> EXERCISE INPUTS
══════════

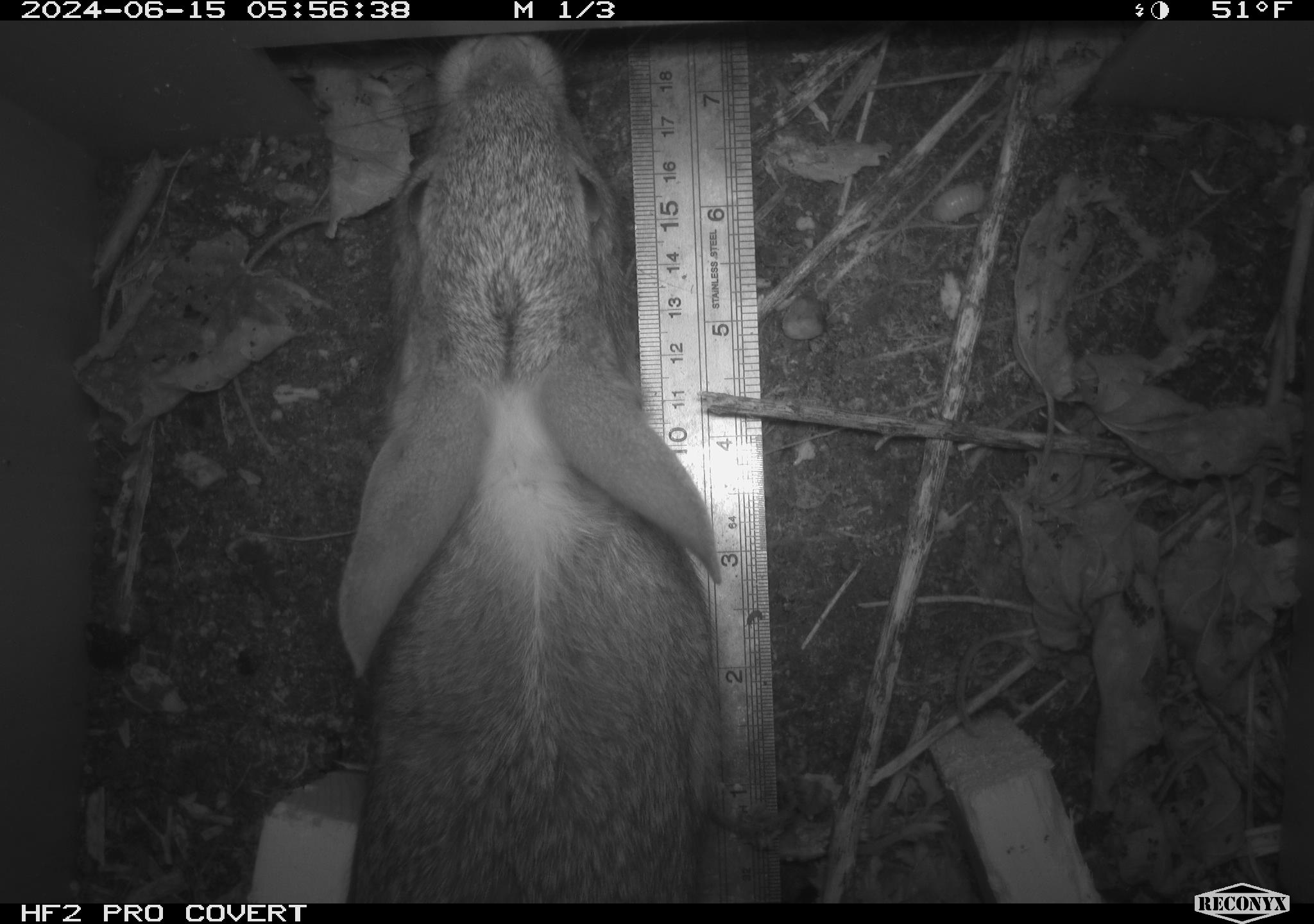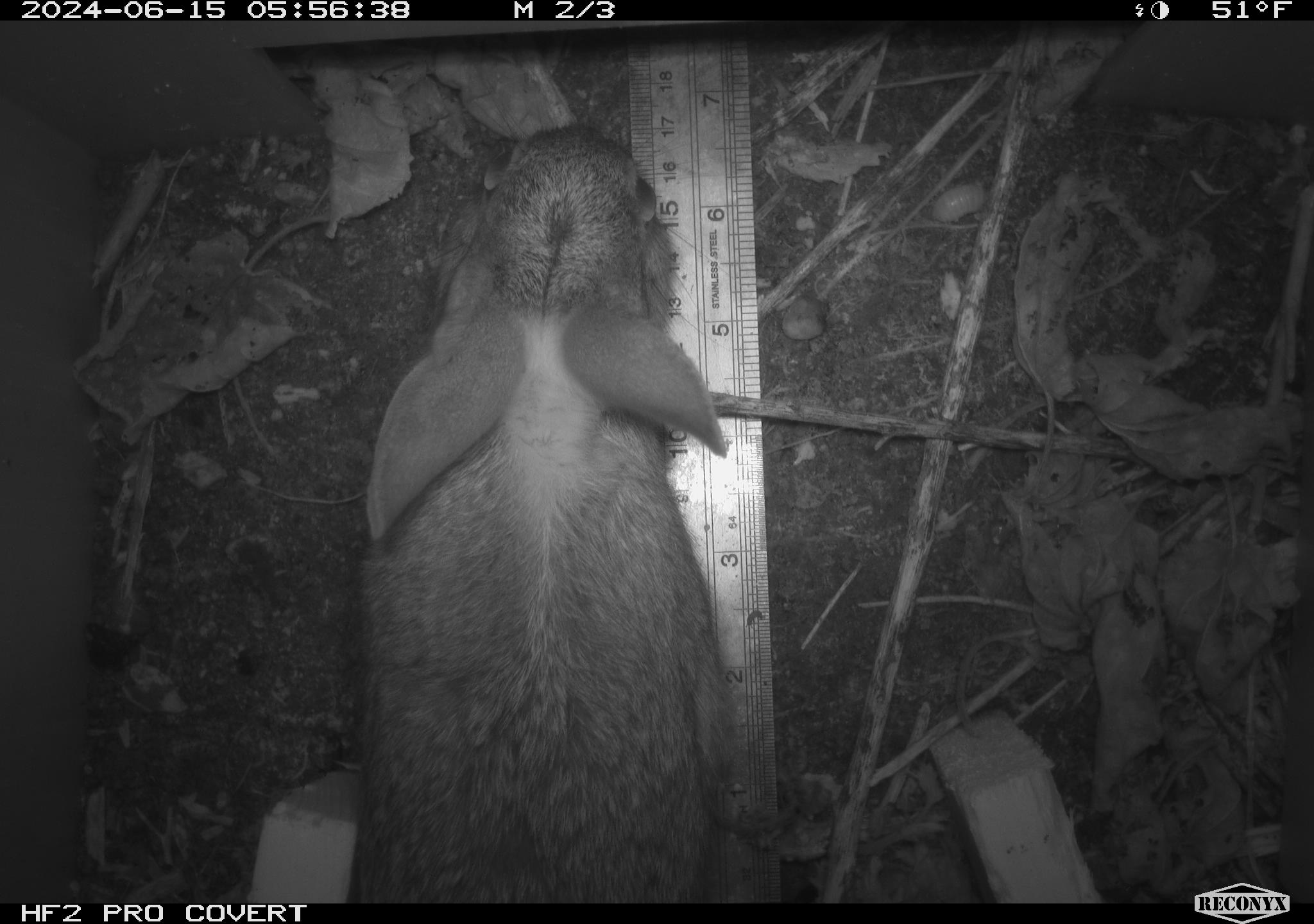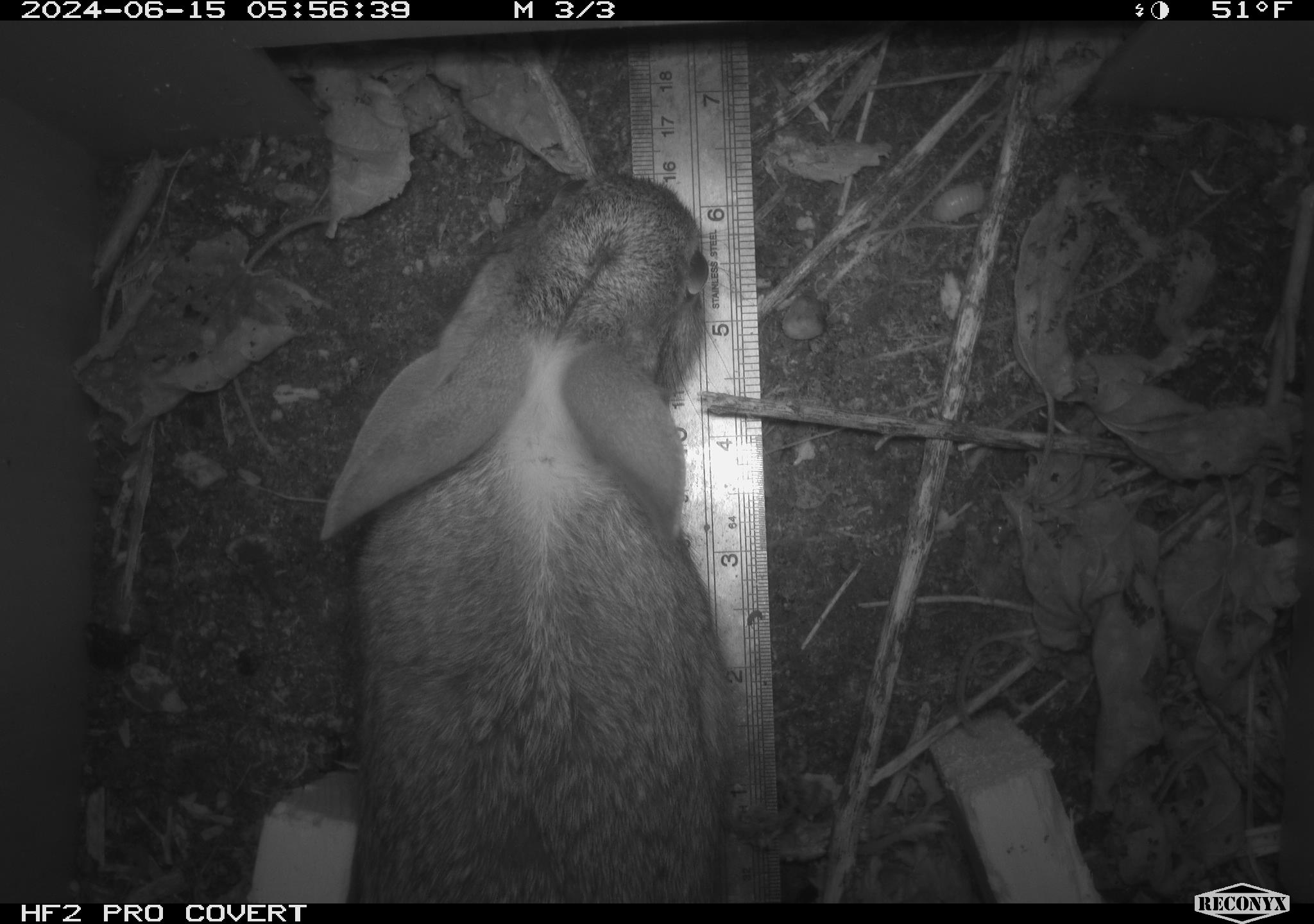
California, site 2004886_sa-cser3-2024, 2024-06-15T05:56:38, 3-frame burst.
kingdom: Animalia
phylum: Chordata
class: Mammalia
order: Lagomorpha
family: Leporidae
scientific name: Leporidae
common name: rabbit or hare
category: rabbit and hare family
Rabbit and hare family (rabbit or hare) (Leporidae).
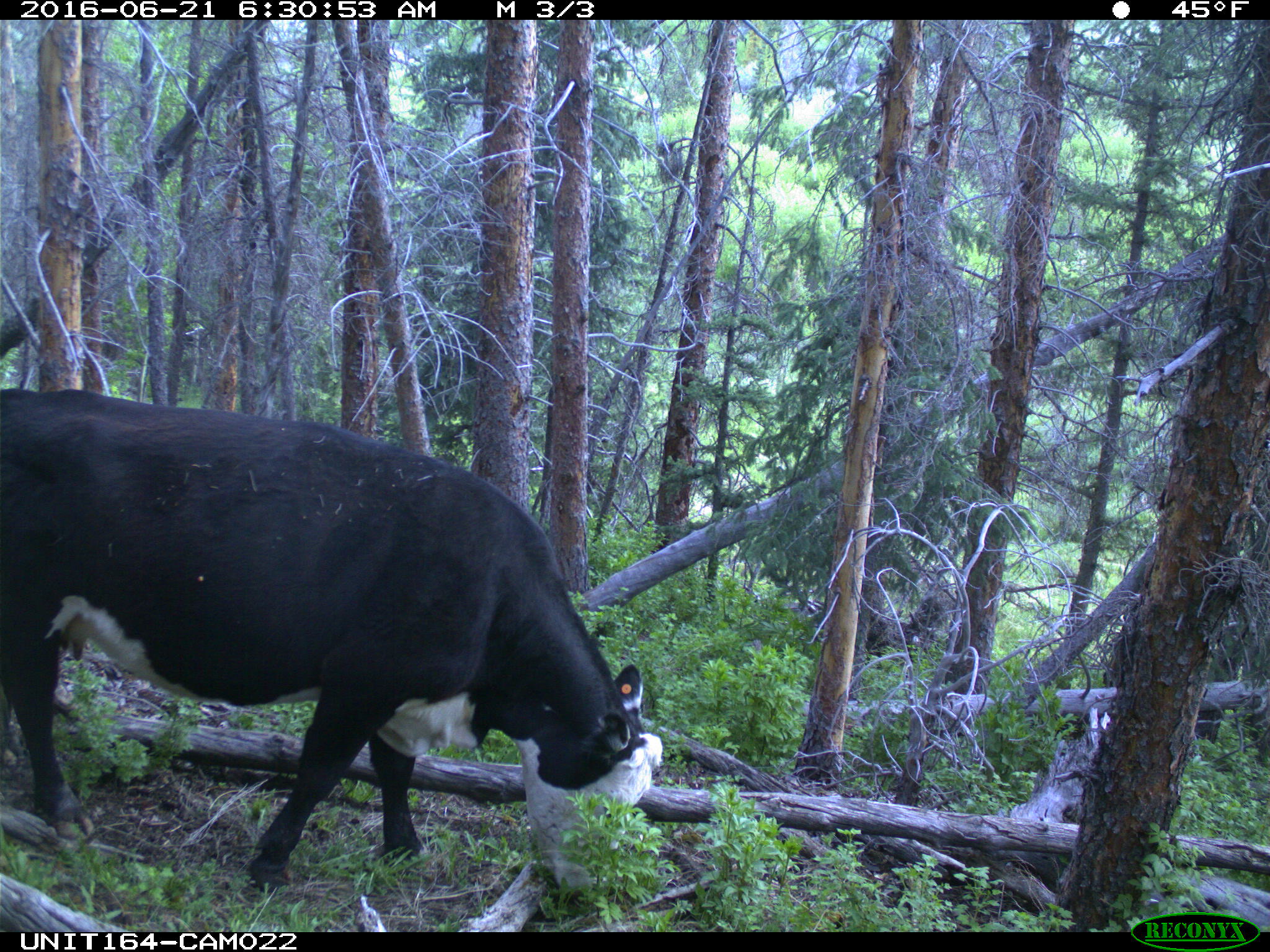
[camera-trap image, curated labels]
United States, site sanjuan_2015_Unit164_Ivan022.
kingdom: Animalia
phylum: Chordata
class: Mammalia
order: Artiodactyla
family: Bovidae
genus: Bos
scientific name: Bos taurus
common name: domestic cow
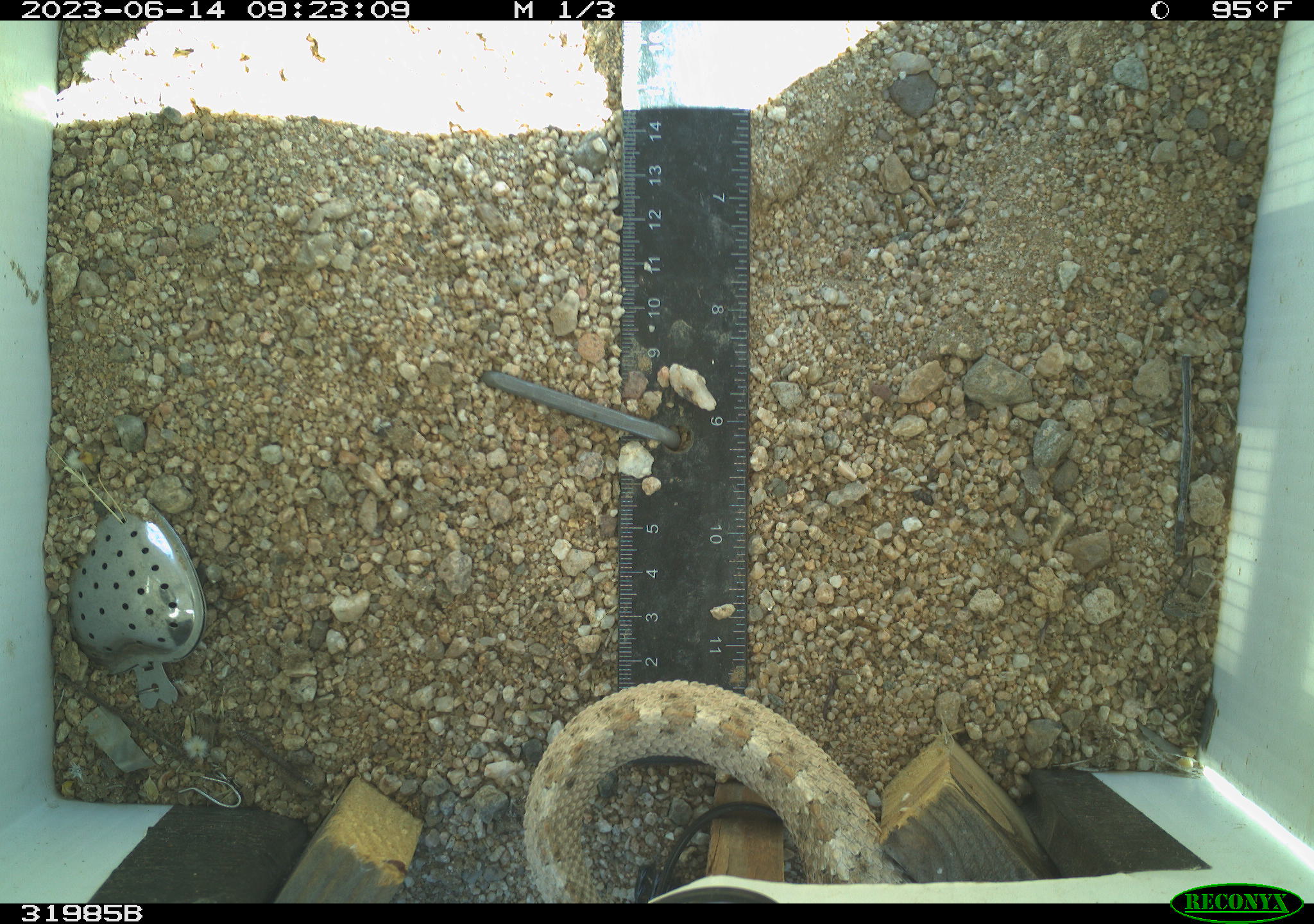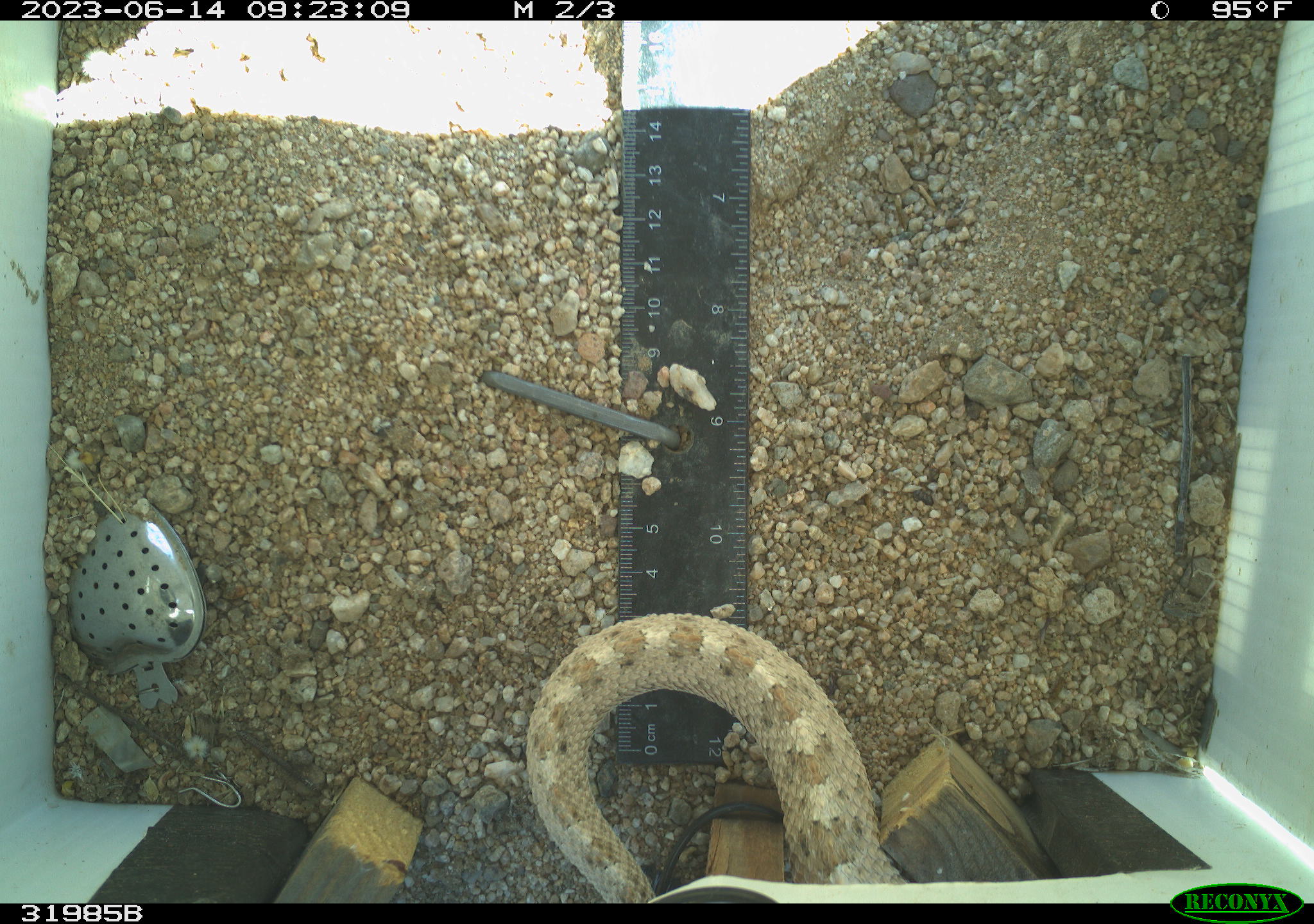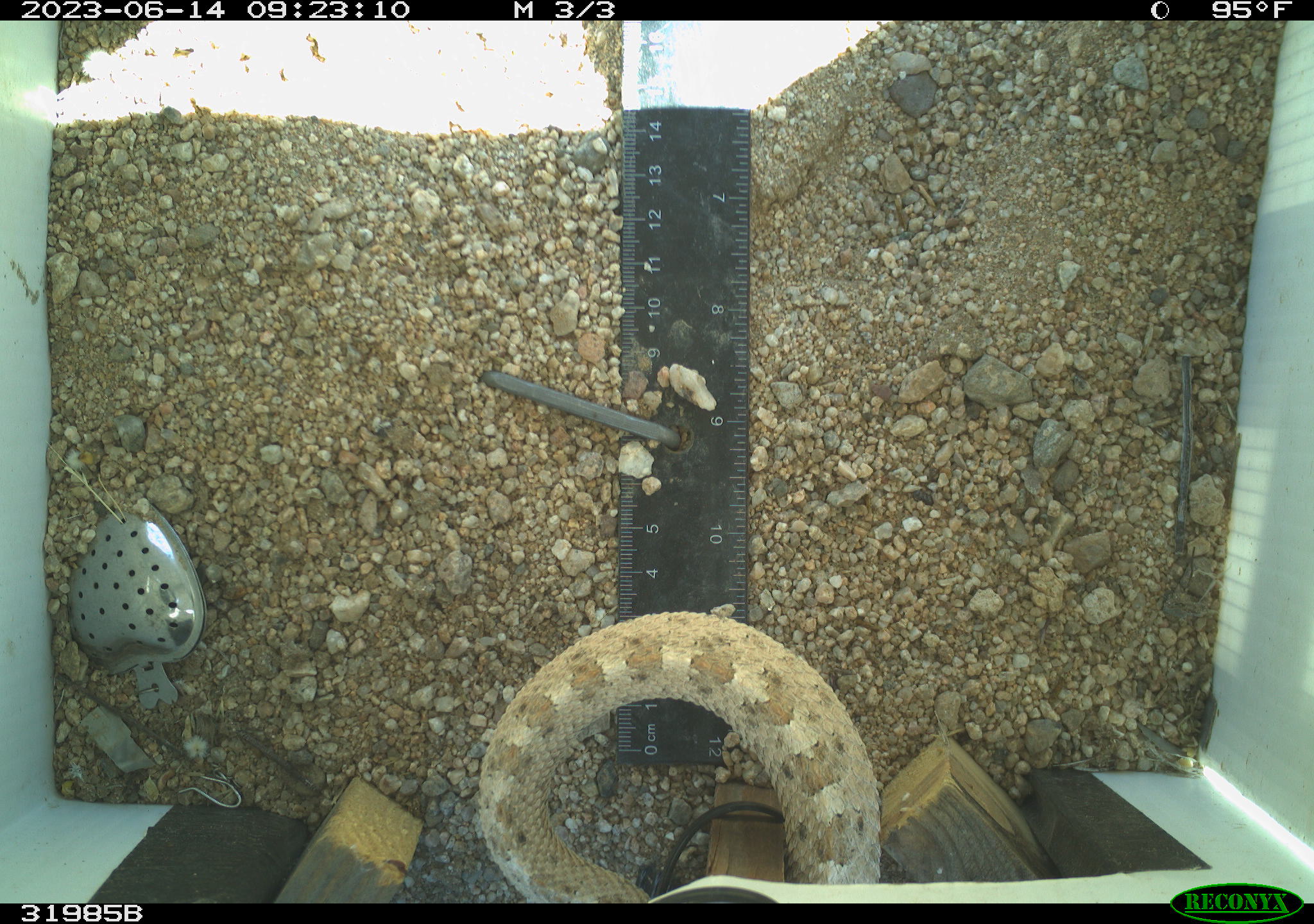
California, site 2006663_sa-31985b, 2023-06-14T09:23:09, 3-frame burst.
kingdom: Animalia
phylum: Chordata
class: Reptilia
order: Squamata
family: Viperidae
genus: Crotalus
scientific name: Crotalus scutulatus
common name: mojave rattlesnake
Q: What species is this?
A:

══════════

> EXERCISE GOAL
Output the listing exactly. Leave out any image.

> EXERCISE RESPONSE
California, site 2004886_sa-cser3-2024, 2024-06-15T05:56:38, 3-frame burst.
kingdom: Animalia
phylum: Chordata
class: Mammalia
order: Lagomorpha
family: Leporidae
scientific name: Leporidae
common name: rabbit or hare
category: rabbit and hare family
Rabbit and hare family (rabbit or hare) (Leporidae).
[camera-trap image, curated labels]
United States, site sanjuan_2015_Unit164_Ivan022.
kingdom: Animalia
phylum: Chordata
class: Mammalia
order: Artiodactyla
family: Bovidae
genus: Bos
scientific name: Bos taurus
common name: domestic cow
California, site 2006663_sa-31985b, 2023-06-14T09:23:09, 3-frame burst.
kingdom: Animalia
phylum: Chordata
class: Reptilia
order: Squamata
family: Viperidae
genus: Crotalus
scientific name: Crotalus scutulatus
common name: mojave rattlesnake
Q: What species is this?
A:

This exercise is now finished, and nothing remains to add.